Desde siempre, me he considerado un apasionado visitante de las llamadas librerías de “viejo”, establecimientos donde –como su nombre indica a la perfección- se compran y venden volúmenes previamente usados; o, mejor dicho y con una expresión más acertada, leídos (y hasta puede que releídos, ya por rizar el rizo).

En este tipo de locales comerciales-culturales no se suelen encontrar peregrinas rarezas bibliográficas, pero sí muestras curiosas, interesantes y, sobretodo, libros inesperados. No teníamos ni la más remota noticia de un determinado volumen que se halla tirado en un rincón de un mueble; no pasaba por nuestra imaginación la posibilidad de leer tal otro libro que nuestros ojos descubren, algo polvoriento. Y, he aquí que, de pronto, se nos aparece. Nuestra curiosidad intelectual se despierta ya con el simple hallazgo. No se trata de un volumen raro pero, este ejemplar no lo podríamos encontrar en las librerías normales. Hace años que se había despedido del circuito habitual que rige el comercio de las editoriales.

Ante nosotros se abre una pequeña perspectiva histórico-literaria que antes no teníamos. Nuestros conocimientos sobre determinada materia quedan, con la lectura de este libro, completados; o, por lo menos, constatamos un cierto avance en el contenido consultado por sorpresa. Victoria de la improvisación como método de trabajo; algo así como el jazz de la lectura.
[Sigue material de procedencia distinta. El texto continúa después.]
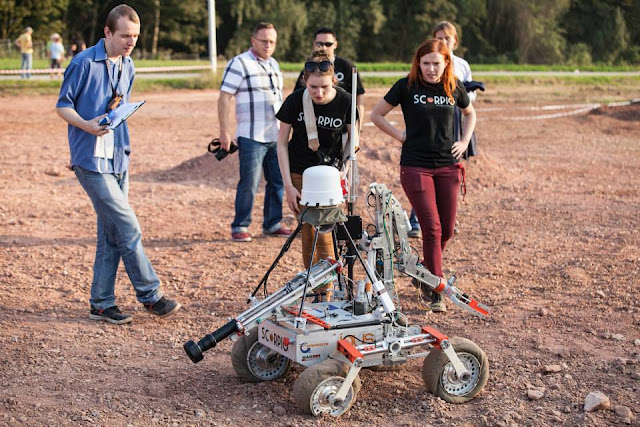 Polish Scorpio Team of the Wrocław University of Technology, the winners of the ERC 2014, during the contest. Credit: ERC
Estamos hablando de unos puestos de venta (a veces en la calle y, en algunos casos, en interiores) con un aspecto ligeramente bohemio y desordenado; una luz de fotografía en blanco y negro. Un cierto aroma a papel rancio nos invade los sentidos y consigue que respiremos antigüedad por todos nuestros poros.

Los “tenderos”, los “libreros” que atienden dichos puestos suelen ser gente avezada a la cultura, amantes del saber, doctos en una gran cantidad de materias espirituales. Normalmente, buena gente; amables, serviciales, discretos… Generalmente, su físico suele tener un gran parecido con el estado de la librería.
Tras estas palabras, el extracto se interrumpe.